When my Garmin flashed up a 5:45 first mile, I knew that I was at least 15 seconds off of last year.

A couple of hundred meters after the mile, I caught up to Donny. I expected him to go with me when I passed him, and he did. At the crest of the hill, I caught Corey and pulled in behind Andrew.

Andrew was pushing it hard down the hill. It was all I could do to hang on.

I hoped my second mile would be faster. I felt like I was running faster yet the clock showed an 11:31 at the 2 mile or 5:46.

Thinking back to last year, I was nearly 30 faster during that race.

Andrew and I took turns pushing each other over the last mile. We caught up to another guy, and he joined in with us.

I lead them through the last 3 turns. Then, they took off sprinting toward the finish line.

Remember those comic representations where the guy has the devil on one shoulder and an angel on the other shoulder. One was pushing him to be reckless while the other was screaming for him to take the safer course of action.  

During the faction of second while they were passing me this was exactly what was happening to me.

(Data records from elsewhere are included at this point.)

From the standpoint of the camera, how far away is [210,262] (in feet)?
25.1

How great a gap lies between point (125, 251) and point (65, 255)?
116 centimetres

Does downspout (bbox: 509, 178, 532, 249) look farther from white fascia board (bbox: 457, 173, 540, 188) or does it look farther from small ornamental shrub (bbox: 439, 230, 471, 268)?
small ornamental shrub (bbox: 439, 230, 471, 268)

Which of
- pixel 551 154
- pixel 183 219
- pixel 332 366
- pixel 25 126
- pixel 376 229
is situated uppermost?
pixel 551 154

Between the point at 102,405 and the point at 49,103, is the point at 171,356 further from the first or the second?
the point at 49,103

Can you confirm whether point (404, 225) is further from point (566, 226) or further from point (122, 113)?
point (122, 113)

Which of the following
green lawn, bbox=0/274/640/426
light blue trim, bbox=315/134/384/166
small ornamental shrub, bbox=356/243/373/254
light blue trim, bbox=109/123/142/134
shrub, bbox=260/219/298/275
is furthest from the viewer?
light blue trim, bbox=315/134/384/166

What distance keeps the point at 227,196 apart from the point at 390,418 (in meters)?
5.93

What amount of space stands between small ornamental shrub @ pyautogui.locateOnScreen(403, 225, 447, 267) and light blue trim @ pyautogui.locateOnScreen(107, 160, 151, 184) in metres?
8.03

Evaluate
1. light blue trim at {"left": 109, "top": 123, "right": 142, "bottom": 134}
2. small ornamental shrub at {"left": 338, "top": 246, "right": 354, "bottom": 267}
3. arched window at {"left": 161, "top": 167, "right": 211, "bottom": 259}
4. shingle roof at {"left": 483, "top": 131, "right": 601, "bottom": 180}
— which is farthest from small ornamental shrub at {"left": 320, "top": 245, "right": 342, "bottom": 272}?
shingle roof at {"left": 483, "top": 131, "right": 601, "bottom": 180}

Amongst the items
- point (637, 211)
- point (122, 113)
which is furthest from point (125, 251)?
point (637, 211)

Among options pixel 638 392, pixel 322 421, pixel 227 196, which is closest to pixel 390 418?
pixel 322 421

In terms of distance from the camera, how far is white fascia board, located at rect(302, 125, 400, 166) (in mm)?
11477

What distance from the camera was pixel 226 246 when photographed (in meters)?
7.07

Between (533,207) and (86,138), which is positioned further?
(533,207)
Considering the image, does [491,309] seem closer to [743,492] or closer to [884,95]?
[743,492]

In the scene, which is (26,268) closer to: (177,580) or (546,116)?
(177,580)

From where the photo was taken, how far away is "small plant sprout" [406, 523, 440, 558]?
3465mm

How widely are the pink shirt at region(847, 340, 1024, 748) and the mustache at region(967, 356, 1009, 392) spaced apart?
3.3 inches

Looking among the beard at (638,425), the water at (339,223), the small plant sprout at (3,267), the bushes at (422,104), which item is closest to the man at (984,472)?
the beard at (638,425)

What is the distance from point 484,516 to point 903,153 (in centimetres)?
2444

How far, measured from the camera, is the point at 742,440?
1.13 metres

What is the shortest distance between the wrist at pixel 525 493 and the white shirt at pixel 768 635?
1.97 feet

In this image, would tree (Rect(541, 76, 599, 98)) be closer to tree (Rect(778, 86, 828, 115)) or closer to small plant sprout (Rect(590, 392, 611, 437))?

One was telling me to go sprinting after them while the other was telling me remember the big picture. Don’t spend another six months waiting on my hamstring to heal.

With a heavy sigh, I watched as they slowly pulled as away from me. Another day, I might have chased after them. Today, the wisest decision was to let them go.

Finishing with a 17:26 and 23 overall was still a great effort for me. In fact, the entire morning was spectacle for me.

I won my age group.

My Hoka Race Team buddies and I won the Corporate Division of the Team Competition. If memory serves me correctly, this was my 5 winning team award at the Big South 5k.

I count myself luck to have some great fellow runners to help me chase after this team goal.

They are the best ever.


The Cool Down Runner




Awesome morning for a run

My fingers were left tingling as the thermometer dipped into the 30s this morning. Months of sweat drenched mornings have passed since the last time they felt this way.

This all happens to occur on what I feel is arguably my favorite day of the week to run - Sunday. Rising early, I get to see the sun rise of over the horizon. My eyes slowly adjust as the darkness yields to the dawn. My shadow casting a long dark outline of a runner on the road ahead me but with each passing minute the sun rises into the crystal clear Carolina blue sky; I am gaining on him. As my shadow reluctantly relinquishes it lead, there is the sudden awareness that the long streets of Charlotte are car free for as far as the eye can see.

There is just this gentle quiet time before world begins to stir that make it seem so special.

Remember to stop and look around once in a while, otherwise you are going to miss out on the world around you.